Formula Manufacturers: Inventory Control Issues A Recipe For Disaster

Updated: September 01, 2010

During my review of business processes for prospects many times the Material Planner/Purchasing Manager is doing a visual review of the raw materials in the warehouse to verify inventory quantities to either complete purchase orders or create the production schedule. They don't trust their ‘system' numbers. Raw material inventory integrity is often one of the biggest problems that I encounter with prospects.

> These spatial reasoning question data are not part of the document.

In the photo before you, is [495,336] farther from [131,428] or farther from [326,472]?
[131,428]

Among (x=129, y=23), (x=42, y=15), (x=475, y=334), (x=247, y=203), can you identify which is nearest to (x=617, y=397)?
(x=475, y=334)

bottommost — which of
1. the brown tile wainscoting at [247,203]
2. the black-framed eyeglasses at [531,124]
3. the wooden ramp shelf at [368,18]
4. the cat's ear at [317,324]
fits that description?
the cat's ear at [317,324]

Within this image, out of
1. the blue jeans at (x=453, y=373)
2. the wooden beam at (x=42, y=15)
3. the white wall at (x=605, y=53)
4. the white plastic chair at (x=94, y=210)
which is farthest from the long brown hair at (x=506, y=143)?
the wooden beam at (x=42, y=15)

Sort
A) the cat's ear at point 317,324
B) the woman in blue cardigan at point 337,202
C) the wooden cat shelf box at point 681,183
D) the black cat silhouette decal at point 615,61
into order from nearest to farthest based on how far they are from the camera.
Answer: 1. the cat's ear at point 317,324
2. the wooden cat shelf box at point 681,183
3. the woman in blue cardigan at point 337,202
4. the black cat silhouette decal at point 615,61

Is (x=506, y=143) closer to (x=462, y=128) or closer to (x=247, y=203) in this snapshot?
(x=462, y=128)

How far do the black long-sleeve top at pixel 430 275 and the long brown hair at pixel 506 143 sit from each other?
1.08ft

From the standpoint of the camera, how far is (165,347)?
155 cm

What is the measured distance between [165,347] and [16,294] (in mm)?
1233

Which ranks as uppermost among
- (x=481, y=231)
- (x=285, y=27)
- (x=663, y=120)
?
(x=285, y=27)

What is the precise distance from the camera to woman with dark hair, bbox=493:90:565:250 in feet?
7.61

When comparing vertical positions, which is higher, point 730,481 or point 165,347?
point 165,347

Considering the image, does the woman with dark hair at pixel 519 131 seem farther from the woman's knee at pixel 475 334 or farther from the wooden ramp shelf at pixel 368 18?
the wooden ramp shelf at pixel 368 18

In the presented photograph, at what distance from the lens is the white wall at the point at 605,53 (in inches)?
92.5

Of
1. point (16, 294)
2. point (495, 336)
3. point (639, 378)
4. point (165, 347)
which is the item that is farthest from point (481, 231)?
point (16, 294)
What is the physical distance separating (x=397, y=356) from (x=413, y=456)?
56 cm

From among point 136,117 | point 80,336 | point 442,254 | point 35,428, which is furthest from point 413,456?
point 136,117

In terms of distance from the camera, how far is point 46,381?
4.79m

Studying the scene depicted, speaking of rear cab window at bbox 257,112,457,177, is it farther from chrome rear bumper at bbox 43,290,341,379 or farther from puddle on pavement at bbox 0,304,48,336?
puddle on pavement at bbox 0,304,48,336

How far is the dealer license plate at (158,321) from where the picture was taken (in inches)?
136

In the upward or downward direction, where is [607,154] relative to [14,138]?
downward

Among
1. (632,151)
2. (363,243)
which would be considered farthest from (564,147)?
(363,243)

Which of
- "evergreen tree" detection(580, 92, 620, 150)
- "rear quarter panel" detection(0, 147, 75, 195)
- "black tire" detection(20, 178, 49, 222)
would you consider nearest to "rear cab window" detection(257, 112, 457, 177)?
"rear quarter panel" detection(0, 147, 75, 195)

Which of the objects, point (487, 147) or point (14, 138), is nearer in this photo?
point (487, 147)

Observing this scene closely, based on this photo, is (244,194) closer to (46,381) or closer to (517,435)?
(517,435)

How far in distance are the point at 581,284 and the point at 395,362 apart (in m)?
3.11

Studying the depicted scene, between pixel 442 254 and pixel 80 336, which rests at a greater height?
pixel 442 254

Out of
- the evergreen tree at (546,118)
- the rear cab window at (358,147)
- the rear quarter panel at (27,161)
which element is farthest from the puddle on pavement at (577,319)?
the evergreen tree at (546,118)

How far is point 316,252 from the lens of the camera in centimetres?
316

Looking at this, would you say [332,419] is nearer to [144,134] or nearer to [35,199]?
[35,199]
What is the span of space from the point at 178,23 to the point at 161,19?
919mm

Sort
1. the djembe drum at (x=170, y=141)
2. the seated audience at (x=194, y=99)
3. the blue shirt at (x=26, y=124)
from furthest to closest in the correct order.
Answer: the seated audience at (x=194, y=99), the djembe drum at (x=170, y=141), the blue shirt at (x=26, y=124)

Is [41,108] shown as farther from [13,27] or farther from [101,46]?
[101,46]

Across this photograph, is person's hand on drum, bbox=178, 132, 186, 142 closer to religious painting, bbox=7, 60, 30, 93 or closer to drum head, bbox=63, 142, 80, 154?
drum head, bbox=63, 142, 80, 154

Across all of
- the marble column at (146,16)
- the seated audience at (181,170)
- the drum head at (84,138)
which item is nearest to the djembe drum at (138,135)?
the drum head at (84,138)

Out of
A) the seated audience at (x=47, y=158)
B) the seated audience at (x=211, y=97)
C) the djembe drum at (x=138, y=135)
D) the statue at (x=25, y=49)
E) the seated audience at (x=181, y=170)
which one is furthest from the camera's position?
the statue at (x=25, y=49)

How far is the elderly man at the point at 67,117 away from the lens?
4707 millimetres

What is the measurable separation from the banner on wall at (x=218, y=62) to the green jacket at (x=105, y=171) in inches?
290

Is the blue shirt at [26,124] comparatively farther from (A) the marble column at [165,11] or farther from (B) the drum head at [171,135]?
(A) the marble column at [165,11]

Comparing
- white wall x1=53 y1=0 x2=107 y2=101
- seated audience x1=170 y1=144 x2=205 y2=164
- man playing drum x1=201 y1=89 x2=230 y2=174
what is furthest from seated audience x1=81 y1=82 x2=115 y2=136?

There could be many reasons why inventory control is such a pervasive problem:

  1. The use of separate accounting/financial systems for the inventory and manufacturing systems. Raw materials are ordered on one system and manually updated in another system.
  2. The purchase receipts are not completed in a timely and correct manner. Raw material is received at the wrong cost or wrong quantity. Human error. By the time the vendor invoice arrives the raw material has been consumed.
  3. Raw material quantities are purchased on one unit of measure but consumed in another unit of measure with incorrect conversion methods.
  4. Quality control is not tracked therefore inferior materials are hitting production causing production to use more than the formula or batch ticket calls for. Production is not recording actual.
  5. Not inputting quantities used for production or staging in a timely manner to relieve raw material inventory. Not having a work in process (wip) of the manufacturing process takes several steps and time.
  6. Cycle counting is not in place. Physical inventories occur once a year. Once a year is pretty extreme! Some companies complete this task once a month due to poor inventory controls.

The majority of the companies I encounter with these problems are using two or more systems to manage their business. Sometimes one or more of the business tools is a spreadsheet. I have nothing against spreadsheets as long as they actually tie back to a database that is driven by real transactions. One system for accounting and one system for manufacturing makes no business sense to me. This use of disparate systems can cause many problems; one being inventory control. If you are selling out of one system and manufacturing in another how do you know what your demand is for production? Is someone taking the sales orders and then filling out a production schedule? Then someone is updating one system with the finished goods to ship and invoice… I have to enter vendor invoices into the accounting system to cut checks, but I am purchasing in another system… Confusing? This scenario demands a lot of manpower just to function on a day to day basis.